GIVEN PROBLEM: Repeat exactly the lines that run from the one containing "When comparing the" to the end of the data, and leave out all others.

Collection entries:
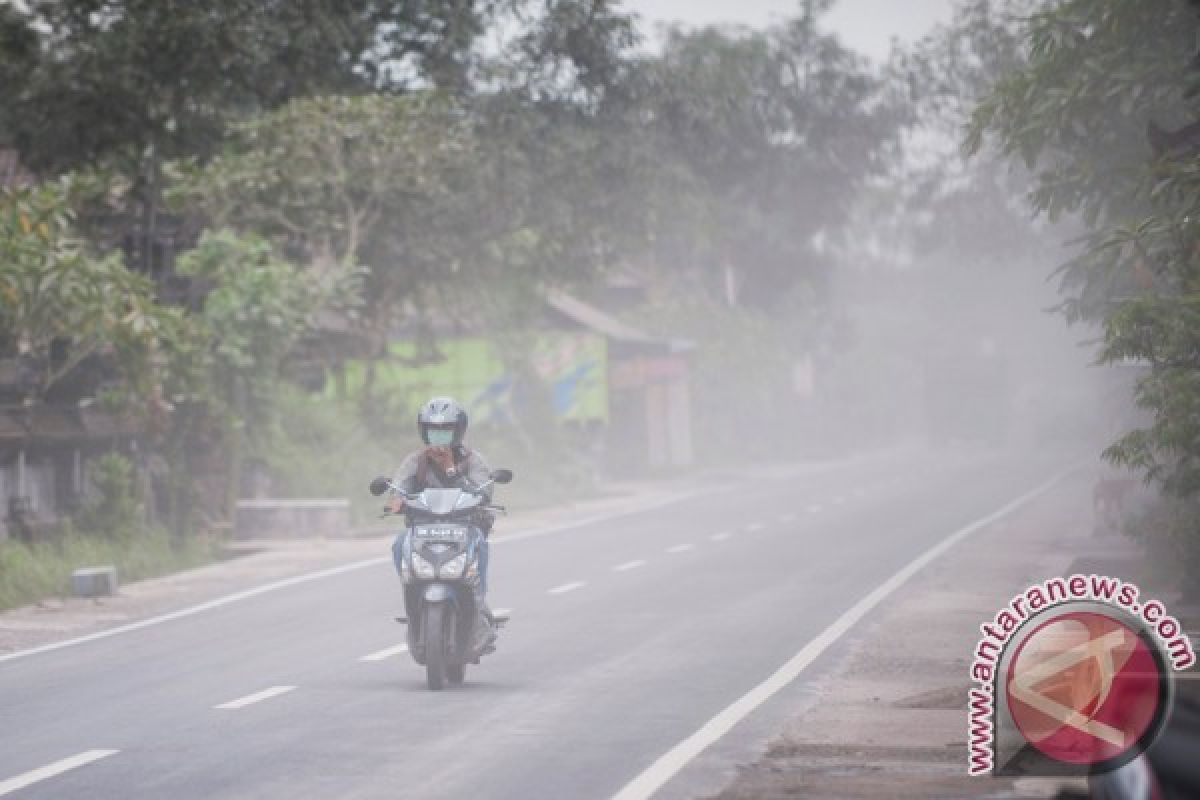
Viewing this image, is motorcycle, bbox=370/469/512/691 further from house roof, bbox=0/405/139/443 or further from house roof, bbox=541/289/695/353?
house roof, bbox=541/289/695/353

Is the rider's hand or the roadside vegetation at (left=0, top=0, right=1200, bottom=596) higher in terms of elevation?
the roadside vegetation at (left=0, top=0, right=1200, bottom=596)

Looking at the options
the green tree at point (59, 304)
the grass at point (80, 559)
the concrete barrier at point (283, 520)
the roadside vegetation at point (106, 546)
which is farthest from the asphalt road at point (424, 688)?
the concrete barrier at point (283, 520)

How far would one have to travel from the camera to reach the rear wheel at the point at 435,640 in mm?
13469

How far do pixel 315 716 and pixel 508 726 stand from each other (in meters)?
1.31

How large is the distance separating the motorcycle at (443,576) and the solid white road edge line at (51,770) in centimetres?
280

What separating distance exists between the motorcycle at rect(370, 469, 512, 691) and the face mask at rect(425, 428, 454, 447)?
35 cm

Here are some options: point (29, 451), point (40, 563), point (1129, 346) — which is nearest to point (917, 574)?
point (1129, 346)

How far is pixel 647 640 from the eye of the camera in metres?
16.6

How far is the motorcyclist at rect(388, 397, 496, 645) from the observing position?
14.0 meters

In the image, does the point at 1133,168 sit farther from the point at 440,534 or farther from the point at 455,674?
the point at 455,674

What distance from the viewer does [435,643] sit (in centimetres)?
1348

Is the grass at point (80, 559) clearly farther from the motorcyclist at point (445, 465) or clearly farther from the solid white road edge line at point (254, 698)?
the motorcyclist at point (445, 465)

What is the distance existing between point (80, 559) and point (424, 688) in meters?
11.8

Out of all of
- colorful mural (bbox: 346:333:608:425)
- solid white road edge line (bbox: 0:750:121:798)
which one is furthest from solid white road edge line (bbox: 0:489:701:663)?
colorful mural (bbox: 346:333:608:425)
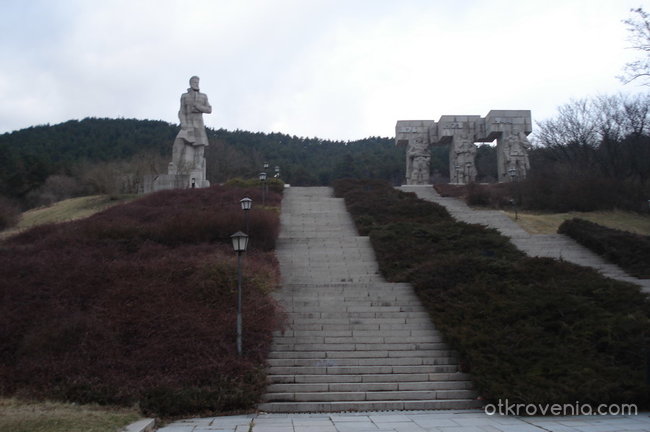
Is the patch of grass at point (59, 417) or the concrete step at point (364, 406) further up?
the patch of grass at point (59, 417)

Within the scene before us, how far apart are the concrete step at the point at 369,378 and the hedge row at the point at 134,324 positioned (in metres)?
0.45

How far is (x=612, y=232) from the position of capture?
1639 cm

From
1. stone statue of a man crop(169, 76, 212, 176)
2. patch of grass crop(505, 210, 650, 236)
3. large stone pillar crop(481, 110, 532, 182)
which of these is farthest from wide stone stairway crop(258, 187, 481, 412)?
large stone pillar crop(481, 110, 532, 182)

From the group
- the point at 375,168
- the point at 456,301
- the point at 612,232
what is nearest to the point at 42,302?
the point at 456,301

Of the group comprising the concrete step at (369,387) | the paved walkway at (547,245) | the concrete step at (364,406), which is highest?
the paved walkway at (547,245)

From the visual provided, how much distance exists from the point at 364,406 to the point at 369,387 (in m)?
0.60

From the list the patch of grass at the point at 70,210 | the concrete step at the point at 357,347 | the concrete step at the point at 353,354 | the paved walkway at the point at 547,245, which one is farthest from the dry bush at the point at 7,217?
the paved walkway at the point at 547,245

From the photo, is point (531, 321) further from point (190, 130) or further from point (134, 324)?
point (190, 130)

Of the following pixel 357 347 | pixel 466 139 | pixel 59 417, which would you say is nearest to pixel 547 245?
pixel 357 347

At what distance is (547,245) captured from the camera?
16.5 meters

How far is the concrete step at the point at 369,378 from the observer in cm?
855

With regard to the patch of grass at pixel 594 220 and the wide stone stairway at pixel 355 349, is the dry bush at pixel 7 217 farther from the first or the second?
the patch of grass at pixel 594 220

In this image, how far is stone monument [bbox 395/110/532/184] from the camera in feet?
98.0

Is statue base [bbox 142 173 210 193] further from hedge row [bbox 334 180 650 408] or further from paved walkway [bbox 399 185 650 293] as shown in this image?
hedge row [bbox 334 180 650 408]
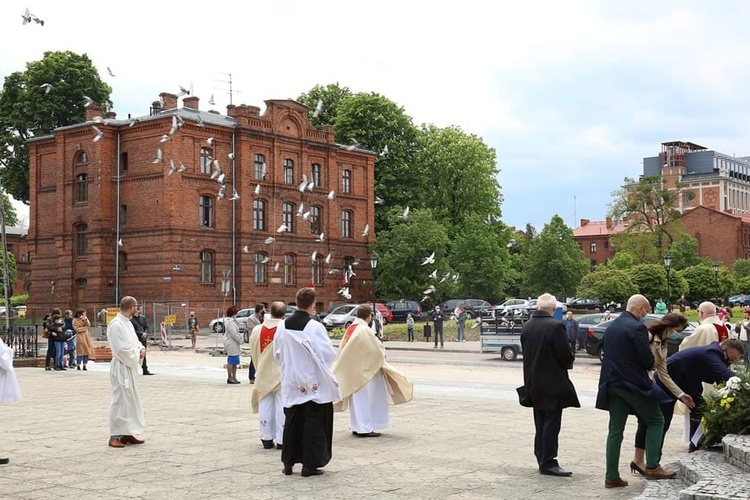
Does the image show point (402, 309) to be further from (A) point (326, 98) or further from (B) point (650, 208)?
(B) point (650, 208)

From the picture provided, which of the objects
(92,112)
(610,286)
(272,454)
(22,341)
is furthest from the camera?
(92,112)

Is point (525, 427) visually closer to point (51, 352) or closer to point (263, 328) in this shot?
point (263, 328)

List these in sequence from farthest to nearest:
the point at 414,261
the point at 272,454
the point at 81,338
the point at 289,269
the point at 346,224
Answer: the point at 346,224, the point at 414,261, the point at 289,269, the point at 81,338, the point at 272,454

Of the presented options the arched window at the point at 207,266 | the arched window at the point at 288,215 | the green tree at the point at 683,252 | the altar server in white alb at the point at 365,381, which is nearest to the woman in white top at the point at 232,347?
the altar server in white alb at the point at 365,381

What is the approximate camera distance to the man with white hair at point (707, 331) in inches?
440

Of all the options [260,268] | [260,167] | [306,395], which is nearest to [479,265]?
[260,268]

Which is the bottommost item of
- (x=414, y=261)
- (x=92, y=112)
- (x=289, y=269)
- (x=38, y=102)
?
(x=289, y=269)

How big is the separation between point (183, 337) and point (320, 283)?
14.6 metres

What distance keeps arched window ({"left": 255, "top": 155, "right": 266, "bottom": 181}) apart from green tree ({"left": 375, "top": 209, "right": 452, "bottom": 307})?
958cm

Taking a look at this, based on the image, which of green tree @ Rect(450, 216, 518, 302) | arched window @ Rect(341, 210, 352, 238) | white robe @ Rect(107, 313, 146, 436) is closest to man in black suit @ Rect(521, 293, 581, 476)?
white robe @ Rect(107, 313, 146, 436)

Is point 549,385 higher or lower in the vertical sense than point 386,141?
lower

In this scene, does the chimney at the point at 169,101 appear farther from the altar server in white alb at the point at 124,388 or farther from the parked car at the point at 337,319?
the altar server in white alb at the point at 124,388

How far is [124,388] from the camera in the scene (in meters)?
11.5

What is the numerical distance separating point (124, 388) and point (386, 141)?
55.3 m
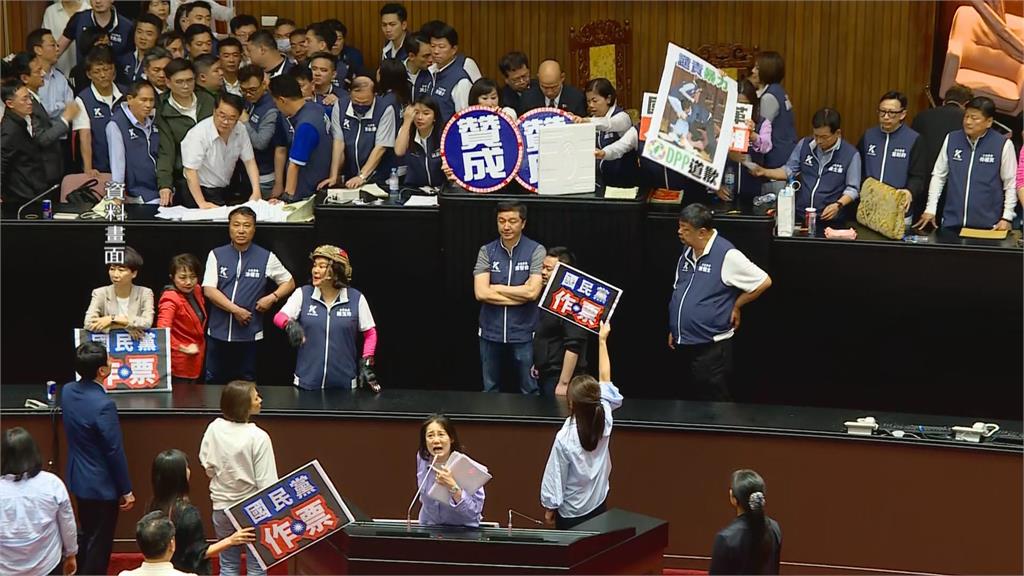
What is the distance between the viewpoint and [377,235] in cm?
883

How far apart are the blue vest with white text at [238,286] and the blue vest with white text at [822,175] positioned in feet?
10.7

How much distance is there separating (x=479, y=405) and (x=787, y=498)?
161 cm

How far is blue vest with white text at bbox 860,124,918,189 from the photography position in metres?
9.00

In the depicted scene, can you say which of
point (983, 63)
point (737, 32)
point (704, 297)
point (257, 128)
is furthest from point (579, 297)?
point (737, 32)

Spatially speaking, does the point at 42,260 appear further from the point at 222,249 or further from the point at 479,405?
the point at 479,405

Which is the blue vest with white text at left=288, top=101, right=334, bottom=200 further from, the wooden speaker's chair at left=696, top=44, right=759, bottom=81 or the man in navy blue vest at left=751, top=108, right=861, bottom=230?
the wooden speaker's chair at left=696, top=44, right=759, bottom=81

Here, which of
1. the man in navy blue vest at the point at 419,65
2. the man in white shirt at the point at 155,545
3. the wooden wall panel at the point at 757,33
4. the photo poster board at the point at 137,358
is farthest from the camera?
the wooden wall panel at the point at 757,33

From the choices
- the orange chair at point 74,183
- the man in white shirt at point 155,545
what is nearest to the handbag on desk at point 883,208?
the orange chair at point 74,183

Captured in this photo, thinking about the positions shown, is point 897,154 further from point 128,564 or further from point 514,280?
point 128,564

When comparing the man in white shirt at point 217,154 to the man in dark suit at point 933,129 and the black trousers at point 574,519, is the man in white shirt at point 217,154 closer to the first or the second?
the black trousers at point 574,519

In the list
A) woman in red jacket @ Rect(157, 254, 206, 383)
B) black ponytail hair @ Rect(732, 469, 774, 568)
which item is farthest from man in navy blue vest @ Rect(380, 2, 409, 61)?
black ponytail hair @ Rect(732, 469, 774, 568)

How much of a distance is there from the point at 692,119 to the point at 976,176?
70.5 inches

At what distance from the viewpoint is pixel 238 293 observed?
8.42 m

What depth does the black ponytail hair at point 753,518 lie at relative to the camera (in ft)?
18.2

OUTPUT FOR THIS TASK:
When comparing the man in white shirt at point 217,154 to the man in dark suit at point 933,129 and the black trousers at point 574,519, is the man in white shirt at point 217,154 closer to the first or the second?
the black trousers at point 574,519

In the list
A) woman in red jacket @ Rect(157, 254, 206, 383)
B) black ponytail hair @ Rect(732, 469, 774, 568)
which item is farthest from man in navy blue vest @ Rect(380, 2, 409, 61)?
black ponytail hair @ Rect(732, 469, 774, 568)

How much of a distance is there from the point at 692,119 to the point at 976,176?
70.5 inches

At what distance from the viewpoint is pixel 238 293 observed?
8.42 m

What depth does the black ponytail hair at point 753,518 lie at relative to the camera (in ft)?
18.2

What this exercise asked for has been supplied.